REQUIREMENT. The expected output is the set of lines below beginning at the one that contains "class: Reptilia" and ending at the final line, reproduced exactly.

[THE INPUT Boundary: Start]

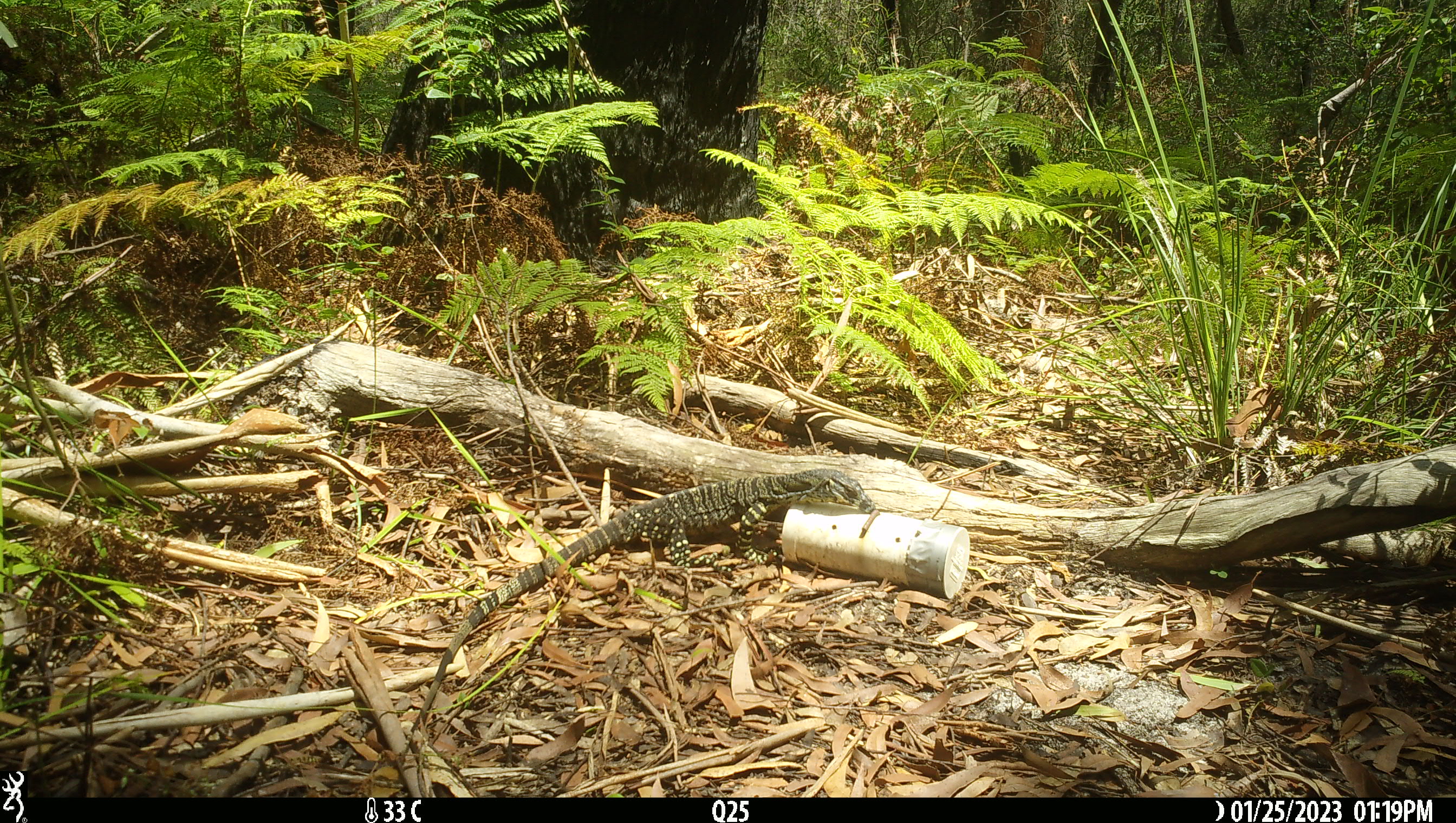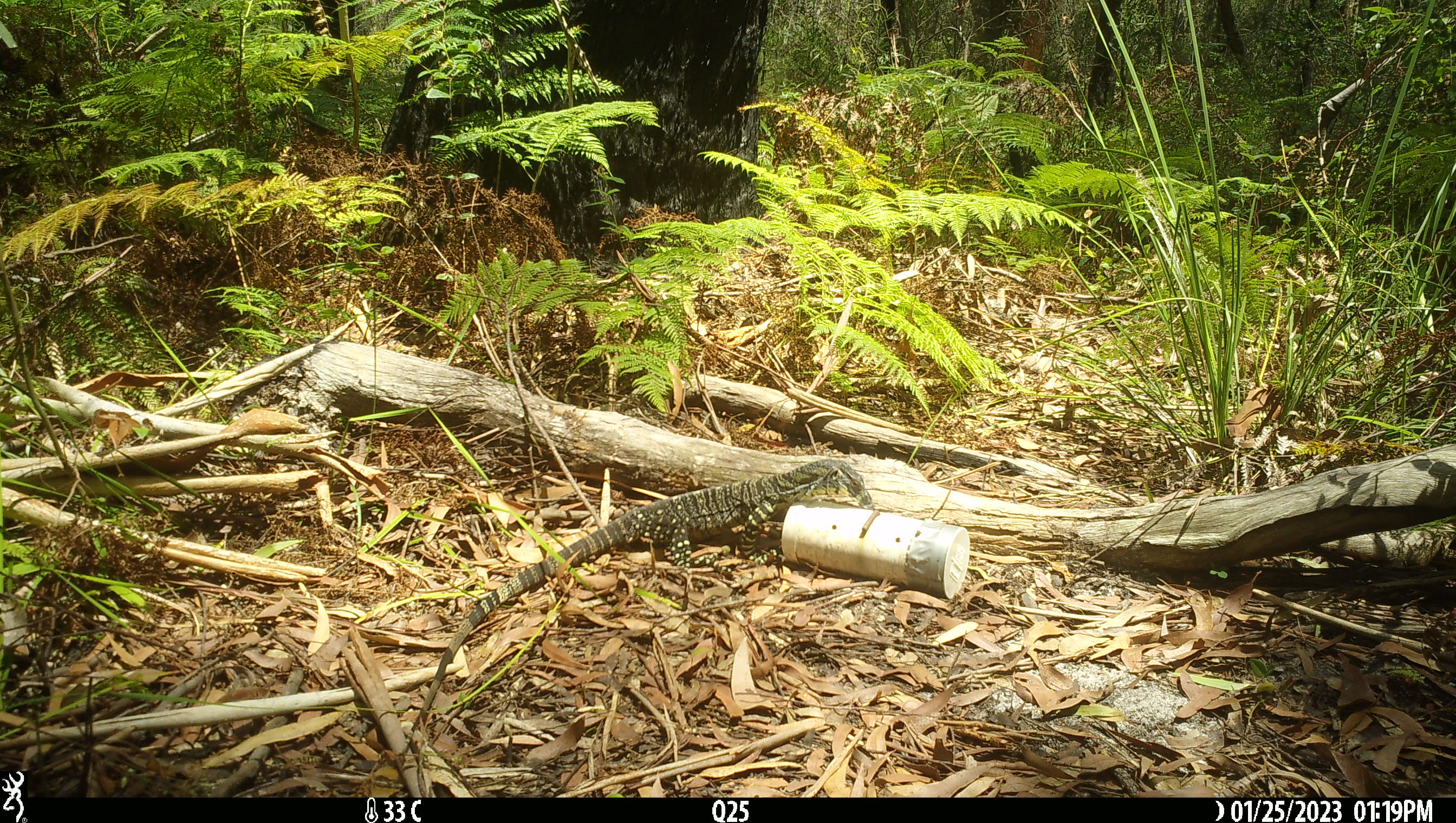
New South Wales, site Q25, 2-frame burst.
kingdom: Animalia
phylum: Chordata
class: Reptilia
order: Squamata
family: Varanidae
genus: Varanus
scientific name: Varanus varius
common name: lace monitor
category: goanna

[THE INPUT Boundary: End]

TASK ANSWER.
class: Reptilia
order: Squamata
family: Varanidae
genus: Varanus
scientific name: Varanus varius
common name: lace monitor
category: goanna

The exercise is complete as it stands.